▶ TEXTO FORNECIDO:
Notícia contém linguagem sexual explícita.
A justiça francesa começou segunda-feira a julgar o ator Gérard Depardieu, alvo de dezenas de acusações de comportamentos sexistas e por alegadas violações cometidas em 2021 contra duas trabalhadoras no cenário do filme “Les volets verts”, de Jean Becker, em 2021.
Depardieu, que nega as acusações, compareceu no tribunal em Paris e sentou-se sozinho no banco dos réus, num primeiro dia marcado por aquilo que os advogados das vítimas descreveram como “manobras dilatórias” da sua defesa.
“Tenta a todo o custo, a todo o momento, atrasar, retardar o processo judicial”, lamentou à imprensa, no final da sessão de hoje, a advogada Carine Durrieu-Diebolt, que representa uma das queixosas.
Depardieu, que pode ser condenado até cinco anos de prisão e uma multa de 75 mil euros pelos crimes de agressão sexual, assédio sexual e ultraje sexista, foi durante anos o ator de referência e um dos rostos mais famosos do cinema francês, graças a títulos como “Cyrano de Bergerac”, “1900”, “O Último Metro” e “Danton”.
A sessão teve início por volta das 13h45 locais (12h45 em Lisboa). Na sala de audiências, atrás do ator, sentado de frente para os juízes, estavam a sua filha Roxane, acompanhada pela mãe, Karine Silla, e o ator Vincent Perez, o parceiro de "Cyrano de Bergerac".

▶ REGISTOS DE DADOS:
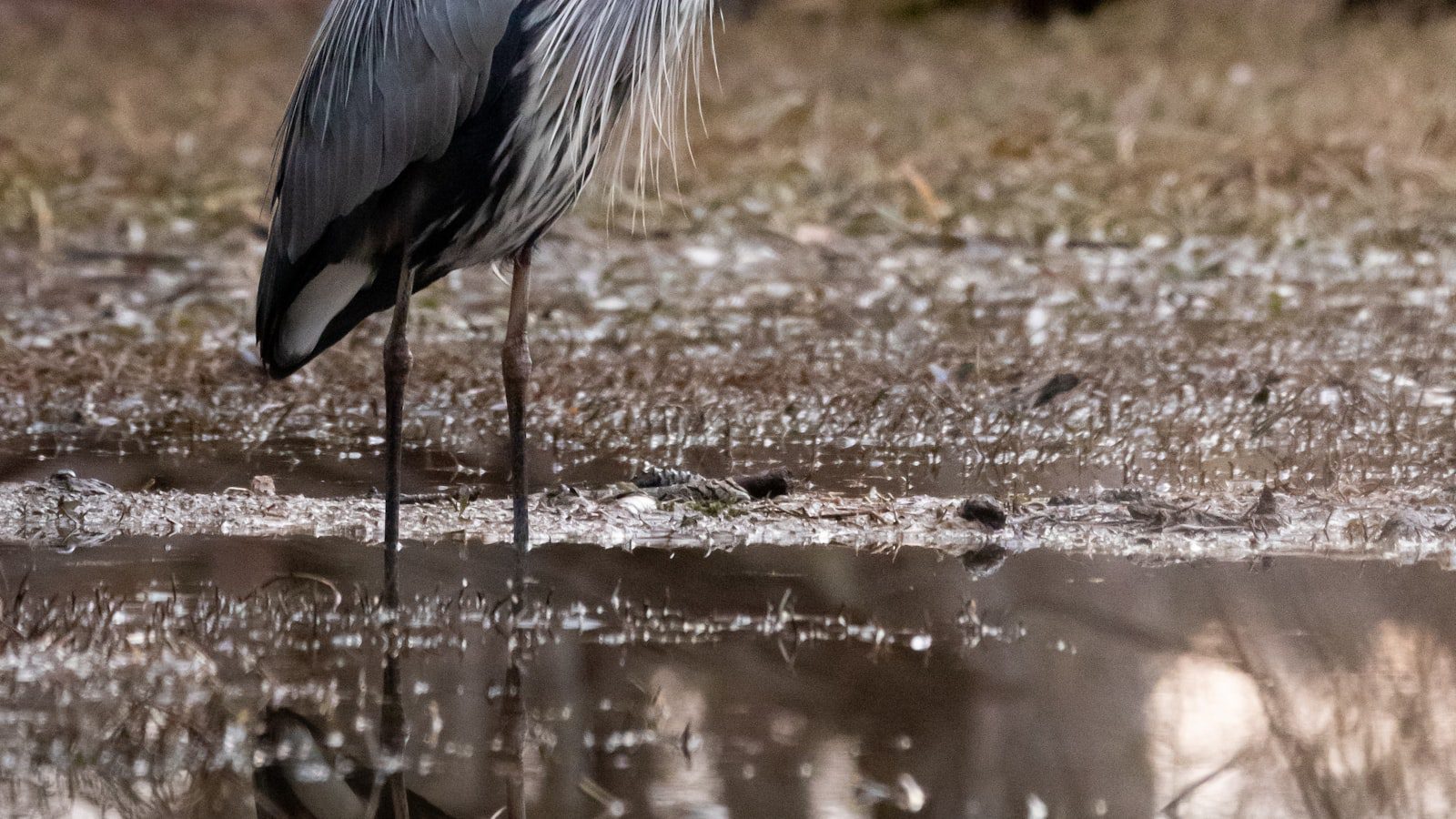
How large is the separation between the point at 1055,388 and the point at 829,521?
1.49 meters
--
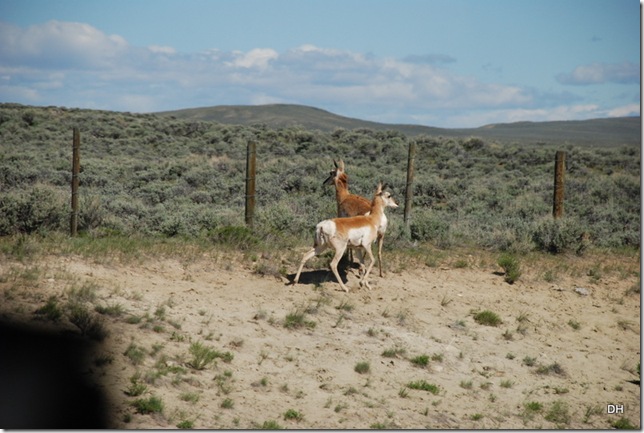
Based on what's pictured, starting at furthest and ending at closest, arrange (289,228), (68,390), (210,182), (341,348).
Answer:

▶ TAREFAS PROPOSTAS:
• A. Responda a estas perguntas sobre a notícia do julgamento de Depardieu:
(i) Em que cidade fica o tribunal onde o ator compareceu?
(ii) Qual é o valor máximo da multa a que pode ser condenado?
(iii) A que hora local começou a sessão?
• B. Transcreva, sem qualquer alteração, o trecho da notícia do julgamento de Depardieu entre "Depardieu, que nega" e "da sua defesa.", inclusive.

▶ LISTA DE SOLUÇÕES:
• A.
(i) Paris.
(ii) 75 mil euros.
(iii) Por volta das 13h45.

• B.
Depardieu, que nega as acusações, compareceu no tribunal em Paris e sentou-se sozinho no banco dos réus, num primeiro dia marcado por aquilo que os advogados das vítimas descreveram como “manobras dilatórias” da sua defesa.